К середине 1930-х слово в этом значении исчезает из употребления – возможно, как обозначающее слишком мягкую репрессию, уже сменившуюся в массовом порядке иными – теми, что следовали после разоблачения.
В томе Словаря Ушакова, вышедшем в 1939 году (сдан в производство 16 августа 1938 года), это значение дано как переносное и смягчено: «кого-что. Разоблачить чьи-то мнимые достоинства, чей-н. ложный авторитет». Оно снабжено стилистической пометой – разговорное, ироническое, устаревшее.
Согласовать
Воланд «рассказал все по порядку. Вчера <…> Степа позвонил в Московскую областную зрелищную комиссию и вопрос этот согласовал (при этих словах Степа побледнел), подписал с профессором Воландом контракт…» (с. 79).
Один из ключевых терминов управления и взаимоотношений между управляющими инстанциями.
Ср. у Маяковского в «Бане» в сцене иронического апофеоза бюрократии:
«… Вам чего, гражданочка? Просительница. Согласовать, батюшка, согласовать. Оптимистенко. Это можно – и согласовать можно, и увязать. Каждый вопрос можно и увязать и согласовать. <…> Просительница. Меня с мужем-то и надо, батюшка, согласовать, несогласно мы живем, нет, пьет он очень вдумчиво. А тронуть его боимся, как он партейный»[635].
Сомнительный (разговор)
«… Прилетело воспоминание о каком-то сомнительном [Степа мыслит в рамках того языка, каким будут изъясняться с ним в случае неприятностей] разговоре, происходившем, как помнится, двадцать четвертого апреля вечером тут же, в столовой, когда Степа ужинал с Михаилом Александровичем. То есть, конечно, в полном смысле слова разговор этот сомнительным назвать нельзя (не пошел бы Степа на такой разговор) [герой уже защищается от примененного к нему ярлыка], но это был разговор на какую-то ненужную тему» (с. 81).
«… Первый путь показался ему сомнительным: чего доброго, они укоренятся в мысли, что он буйный сумасшедший» (с. 86) –
здесь слово употреблено в обычном значении.
Все, что официоз хотел опровергнуть (а вернее, объявить неупоминаемым, сняв заранее вопрос о справедливости или несправедливости, правдивости или ложности), объявлялось сомнительным.

________________

• Условие задачи: Напишите продолжение текста о лексике советского официоза, начиная сразу после его последнего предложения.

________________

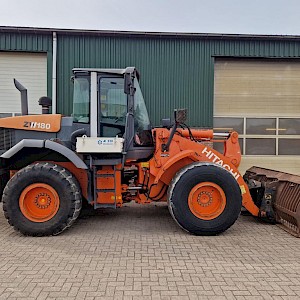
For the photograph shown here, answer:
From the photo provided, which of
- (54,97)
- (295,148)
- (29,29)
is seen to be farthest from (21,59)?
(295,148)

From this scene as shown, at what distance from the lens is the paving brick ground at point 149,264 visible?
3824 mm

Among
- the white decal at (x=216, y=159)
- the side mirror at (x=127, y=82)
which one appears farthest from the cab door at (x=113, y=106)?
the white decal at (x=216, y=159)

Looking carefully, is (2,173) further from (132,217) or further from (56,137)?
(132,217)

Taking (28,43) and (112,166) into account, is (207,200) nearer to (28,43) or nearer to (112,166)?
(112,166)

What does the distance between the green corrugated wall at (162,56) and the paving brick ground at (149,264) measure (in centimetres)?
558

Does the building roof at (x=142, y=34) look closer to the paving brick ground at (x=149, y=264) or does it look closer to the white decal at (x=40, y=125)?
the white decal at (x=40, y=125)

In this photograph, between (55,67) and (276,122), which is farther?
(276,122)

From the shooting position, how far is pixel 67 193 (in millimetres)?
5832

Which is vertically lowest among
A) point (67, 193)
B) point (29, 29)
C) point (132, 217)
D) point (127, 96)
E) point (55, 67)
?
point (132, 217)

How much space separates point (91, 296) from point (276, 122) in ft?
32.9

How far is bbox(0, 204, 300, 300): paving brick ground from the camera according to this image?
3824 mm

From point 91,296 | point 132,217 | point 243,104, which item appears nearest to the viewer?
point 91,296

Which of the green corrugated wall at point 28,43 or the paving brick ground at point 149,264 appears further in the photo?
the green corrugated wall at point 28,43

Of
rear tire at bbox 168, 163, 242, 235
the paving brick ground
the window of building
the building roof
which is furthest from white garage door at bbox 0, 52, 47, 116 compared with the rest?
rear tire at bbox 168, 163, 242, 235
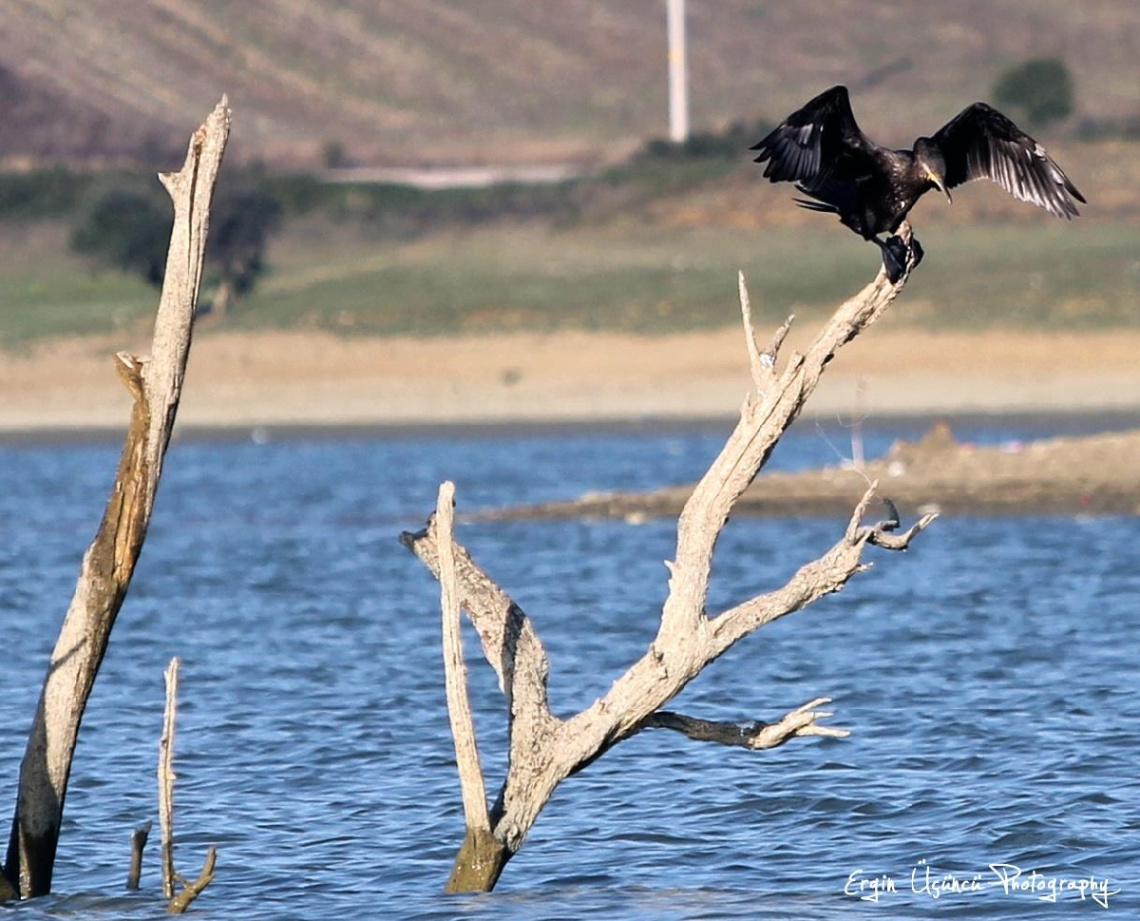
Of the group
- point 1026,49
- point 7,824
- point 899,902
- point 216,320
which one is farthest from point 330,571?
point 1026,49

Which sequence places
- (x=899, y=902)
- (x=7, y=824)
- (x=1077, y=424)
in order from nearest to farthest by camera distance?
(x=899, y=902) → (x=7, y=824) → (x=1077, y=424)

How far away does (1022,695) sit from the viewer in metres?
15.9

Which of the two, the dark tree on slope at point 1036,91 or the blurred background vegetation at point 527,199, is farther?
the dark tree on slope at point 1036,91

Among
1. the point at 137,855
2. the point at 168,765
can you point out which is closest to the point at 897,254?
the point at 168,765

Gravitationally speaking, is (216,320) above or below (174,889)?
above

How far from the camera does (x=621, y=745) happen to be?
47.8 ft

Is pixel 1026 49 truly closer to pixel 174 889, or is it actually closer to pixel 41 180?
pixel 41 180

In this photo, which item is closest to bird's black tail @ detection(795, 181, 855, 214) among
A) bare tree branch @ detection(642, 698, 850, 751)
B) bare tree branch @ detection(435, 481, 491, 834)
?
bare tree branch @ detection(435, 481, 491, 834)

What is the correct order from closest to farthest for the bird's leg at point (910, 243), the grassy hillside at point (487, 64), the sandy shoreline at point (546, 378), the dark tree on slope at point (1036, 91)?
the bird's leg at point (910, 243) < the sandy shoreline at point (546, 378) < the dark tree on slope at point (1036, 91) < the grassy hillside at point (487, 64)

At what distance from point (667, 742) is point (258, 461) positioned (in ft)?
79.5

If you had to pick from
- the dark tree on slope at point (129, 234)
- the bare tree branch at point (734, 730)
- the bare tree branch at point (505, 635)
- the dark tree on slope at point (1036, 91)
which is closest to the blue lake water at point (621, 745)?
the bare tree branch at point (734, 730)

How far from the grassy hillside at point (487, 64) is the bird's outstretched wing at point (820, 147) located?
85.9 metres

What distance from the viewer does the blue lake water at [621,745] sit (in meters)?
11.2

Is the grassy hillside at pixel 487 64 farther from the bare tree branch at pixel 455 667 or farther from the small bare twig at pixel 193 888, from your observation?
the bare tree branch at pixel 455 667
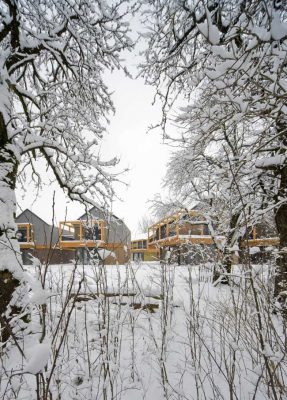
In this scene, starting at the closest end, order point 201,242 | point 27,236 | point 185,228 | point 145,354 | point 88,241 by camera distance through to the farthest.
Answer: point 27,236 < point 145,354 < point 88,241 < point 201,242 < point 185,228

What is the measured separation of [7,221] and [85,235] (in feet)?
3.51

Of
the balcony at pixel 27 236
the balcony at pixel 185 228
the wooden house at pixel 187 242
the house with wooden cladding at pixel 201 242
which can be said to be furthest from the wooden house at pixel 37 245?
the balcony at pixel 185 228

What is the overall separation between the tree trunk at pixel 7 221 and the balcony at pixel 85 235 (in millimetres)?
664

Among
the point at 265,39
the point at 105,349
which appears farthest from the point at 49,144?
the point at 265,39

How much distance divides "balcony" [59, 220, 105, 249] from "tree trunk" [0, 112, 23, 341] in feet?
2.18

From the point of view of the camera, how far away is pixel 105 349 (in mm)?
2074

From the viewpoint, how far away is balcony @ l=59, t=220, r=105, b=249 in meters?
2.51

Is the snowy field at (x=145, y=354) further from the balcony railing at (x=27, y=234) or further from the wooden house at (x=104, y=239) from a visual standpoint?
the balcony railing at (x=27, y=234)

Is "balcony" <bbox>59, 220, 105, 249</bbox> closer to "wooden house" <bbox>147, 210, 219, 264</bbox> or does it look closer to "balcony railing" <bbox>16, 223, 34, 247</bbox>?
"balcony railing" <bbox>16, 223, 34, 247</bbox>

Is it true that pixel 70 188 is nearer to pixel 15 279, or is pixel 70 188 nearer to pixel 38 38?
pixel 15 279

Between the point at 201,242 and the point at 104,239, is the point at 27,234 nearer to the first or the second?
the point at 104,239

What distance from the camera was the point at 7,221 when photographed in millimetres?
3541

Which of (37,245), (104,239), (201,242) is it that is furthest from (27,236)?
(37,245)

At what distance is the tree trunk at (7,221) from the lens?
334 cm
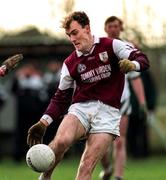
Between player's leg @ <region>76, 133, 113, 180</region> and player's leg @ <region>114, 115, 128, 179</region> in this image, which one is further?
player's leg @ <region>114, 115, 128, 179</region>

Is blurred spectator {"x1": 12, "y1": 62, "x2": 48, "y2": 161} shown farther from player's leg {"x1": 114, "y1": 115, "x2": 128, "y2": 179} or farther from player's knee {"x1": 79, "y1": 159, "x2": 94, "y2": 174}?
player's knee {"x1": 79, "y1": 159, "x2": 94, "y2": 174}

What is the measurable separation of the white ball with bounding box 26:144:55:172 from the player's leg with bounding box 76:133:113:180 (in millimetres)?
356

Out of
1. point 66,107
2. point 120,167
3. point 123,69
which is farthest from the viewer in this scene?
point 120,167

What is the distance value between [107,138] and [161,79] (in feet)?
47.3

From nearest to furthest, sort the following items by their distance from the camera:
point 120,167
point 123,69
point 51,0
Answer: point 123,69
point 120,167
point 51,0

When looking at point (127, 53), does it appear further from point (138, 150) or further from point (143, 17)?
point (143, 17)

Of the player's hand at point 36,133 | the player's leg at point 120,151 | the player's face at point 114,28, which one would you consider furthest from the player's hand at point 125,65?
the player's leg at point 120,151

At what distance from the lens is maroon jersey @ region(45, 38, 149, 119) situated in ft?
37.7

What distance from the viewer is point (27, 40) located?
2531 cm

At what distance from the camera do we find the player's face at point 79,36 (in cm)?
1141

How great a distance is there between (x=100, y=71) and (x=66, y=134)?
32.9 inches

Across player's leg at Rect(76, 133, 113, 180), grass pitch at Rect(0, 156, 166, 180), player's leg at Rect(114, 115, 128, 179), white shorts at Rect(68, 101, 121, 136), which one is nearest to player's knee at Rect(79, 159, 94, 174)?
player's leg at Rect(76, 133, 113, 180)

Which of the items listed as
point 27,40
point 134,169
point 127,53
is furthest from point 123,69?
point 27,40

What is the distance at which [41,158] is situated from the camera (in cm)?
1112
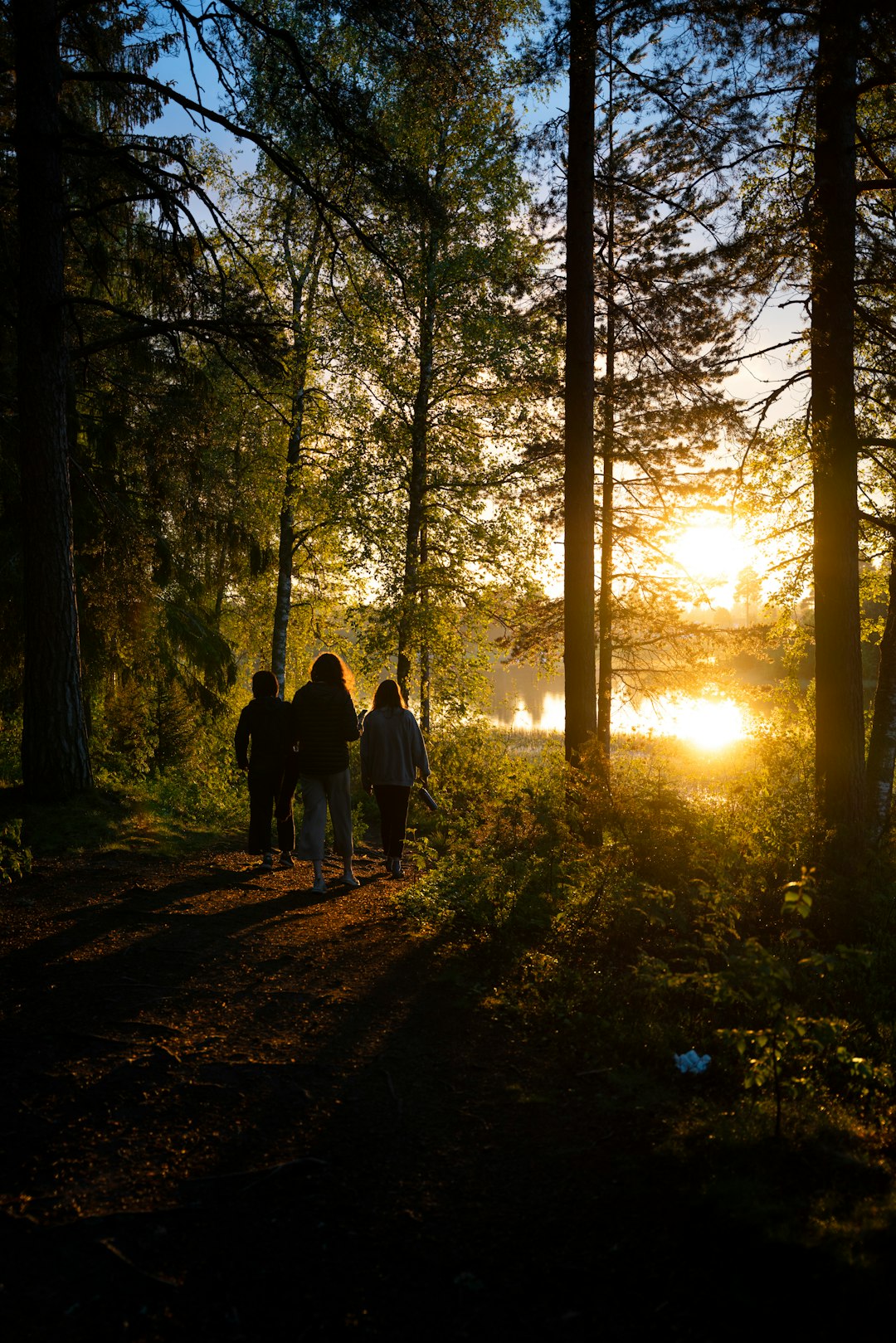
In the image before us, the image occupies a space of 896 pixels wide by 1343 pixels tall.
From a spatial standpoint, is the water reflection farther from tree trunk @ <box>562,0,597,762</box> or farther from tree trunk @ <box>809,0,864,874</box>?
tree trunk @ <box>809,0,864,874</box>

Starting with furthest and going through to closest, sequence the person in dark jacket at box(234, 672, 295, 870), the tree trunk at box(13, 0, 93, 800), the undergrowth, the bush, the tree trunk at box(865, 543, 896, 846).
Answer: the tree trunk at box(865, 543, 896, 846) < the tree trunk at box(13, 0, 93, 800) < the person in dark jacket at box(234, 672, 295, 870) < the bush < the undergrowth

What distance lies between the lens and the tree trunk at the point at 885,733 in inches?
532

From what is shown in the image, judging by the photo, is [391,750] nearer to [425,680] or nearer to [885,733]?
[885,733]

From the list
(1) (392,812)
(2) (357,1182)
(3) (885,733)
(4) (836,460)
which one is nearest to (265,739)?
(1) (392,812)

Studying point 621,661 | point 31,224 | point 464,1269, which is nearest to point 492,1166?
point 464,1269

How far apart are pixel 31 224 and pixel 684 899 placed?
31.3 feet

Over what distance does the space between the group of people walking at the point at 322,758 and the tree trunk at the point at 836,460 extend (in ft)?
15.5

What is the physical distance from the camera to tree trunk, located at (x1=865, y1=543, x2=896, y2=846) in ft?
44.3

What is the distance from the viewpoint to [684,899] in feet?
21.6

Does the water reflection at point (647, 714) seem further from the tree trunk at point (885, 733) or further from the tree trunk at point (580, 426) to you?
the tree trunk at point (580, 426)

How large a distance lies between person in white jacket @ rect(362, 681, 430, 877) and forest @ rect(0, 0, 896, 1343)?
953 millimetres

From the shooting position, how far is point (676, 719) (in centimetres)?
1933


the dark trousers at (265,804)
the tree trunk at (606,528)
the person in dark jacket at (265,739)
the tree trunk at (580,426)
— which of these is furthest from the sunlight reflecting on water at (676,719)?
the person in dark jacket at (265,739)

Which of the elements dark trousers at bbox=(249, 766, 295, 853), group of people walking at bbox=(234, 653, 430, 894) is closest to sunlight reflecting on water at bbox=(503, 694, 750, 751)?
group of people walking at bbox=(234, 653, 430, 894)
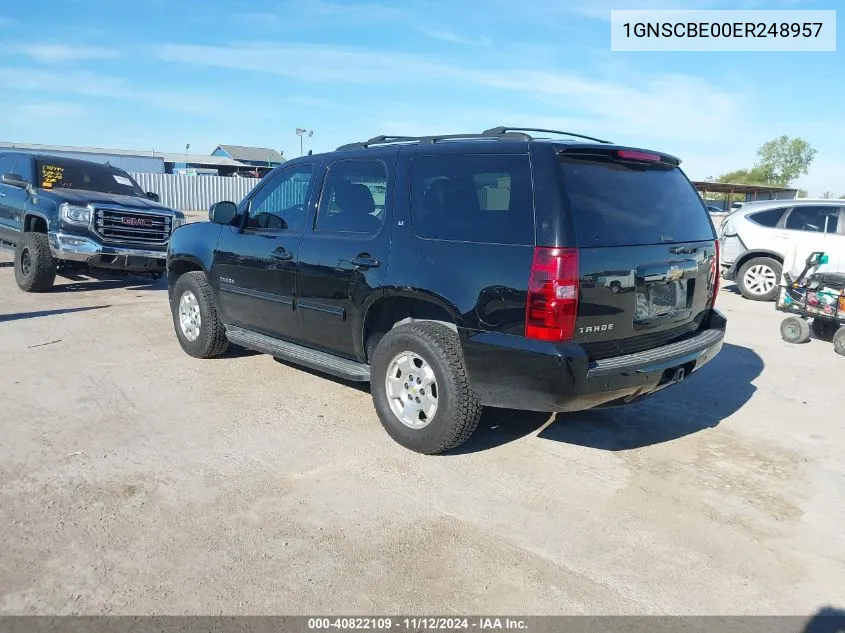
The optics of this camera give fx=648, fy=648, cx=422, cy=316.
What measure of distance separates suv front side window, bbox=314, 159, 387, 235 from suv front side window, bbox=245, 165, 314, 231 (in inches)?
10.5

________________

• Результат:
«… Политически сомнительные формулировки» – в них упрекали редакцию журнала «Вопросы истории» в апреле 1955 года авторы адресованной в ЦК КПСС «Записки», пытавшиеся закрыть журнал, где после смерти Сталина советская историческая наука делала робкие попытки стать наконец похожей на науку[636].
А вот и 14 лет спустя коллектив авторов статьи точно такой же направленности, что и упомянутая «Записка», выступает против
«коллекционирования сомнительных фактов об ошибках [отметим вновь значимую стилевую неправильность – «фактов об»!] и издержках, выпячивания и смакования недостатков и просчетов»[637].
Товарищ
Штурман Жорж «сказала, смягчая свое контральто:
– Не надо, товарищи, завидовать. <…> Естественно, что дачи получили наиболее талантливые из нас» (с. 59).
«– Товарищ Бездомный, – заговорило это лицо юбилейным голосом, – успокойтесь! <…> Сейчас товарищи проводят вас в постель, и вы забудетесь…» (с. 64).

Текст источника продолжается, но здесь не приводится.